Pelvic floor exercises are safe to begin the next day after delivering baby, whether vaginally or via cesarean section.
To perform a pelvic floor contraction, as known as a Kegel, find the muscles you would use to stop urinating. Squeeze these muscles for 3 seconds and then relax. It is important to isolate just the muscles of the pelvis and pay attention to keeping the stomach, thighs and gluteals relaxed. Once you find these muscles hold the squeeze for 3 seconds while maintaining normal breathing. Then relax for 3 seconds. If you want to see the best results repeat this contract->hold->relax 10 times, at least 3 times a day. To progress pelvic floor strengthening, you will add 1 second to your squeeze time every week. Pelvic floor muscles are considered at full strength when you are able to hold for 10 seconds and repeat 10 times.
Transverse Abdominal Activation
The transverse abdominus (TA) is the muscle of our inner core. You supported your baby for the last 9 months; Now it’s important to reconnect to this muscle and learn to cue it. Strengthening the TA is what will help you reach your goals of a pre-baby flat belly.
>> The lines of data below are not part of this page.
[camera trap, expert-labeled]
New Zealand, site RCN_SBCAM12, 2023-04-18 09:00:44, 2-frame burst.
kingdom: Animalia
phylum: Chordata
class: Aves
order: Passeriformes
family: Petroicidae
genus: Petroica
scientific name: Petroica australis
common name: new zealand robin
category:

Start by laying on your back with yours knees bent, as you get stronger you will be able to perform TA activation in any position. Keep a neutral spine (small space between low back and the floor). Place your hands on your stomach so that your finger tips are just inside your hip bone. Take a deep breath into your belly, watching that your stomach rises with your breath, not your chest. As you exhale, engage your deep core as if you’re trying to bring your belly button down to your spine. You do not want your central abdominal muscle to protrude upward. When the TA is activated you want to maintain normal breathing. Begin by holding this activation for 5 seconds and repeating 10 times. Add a second a week until you are able to hold for 10 seconds.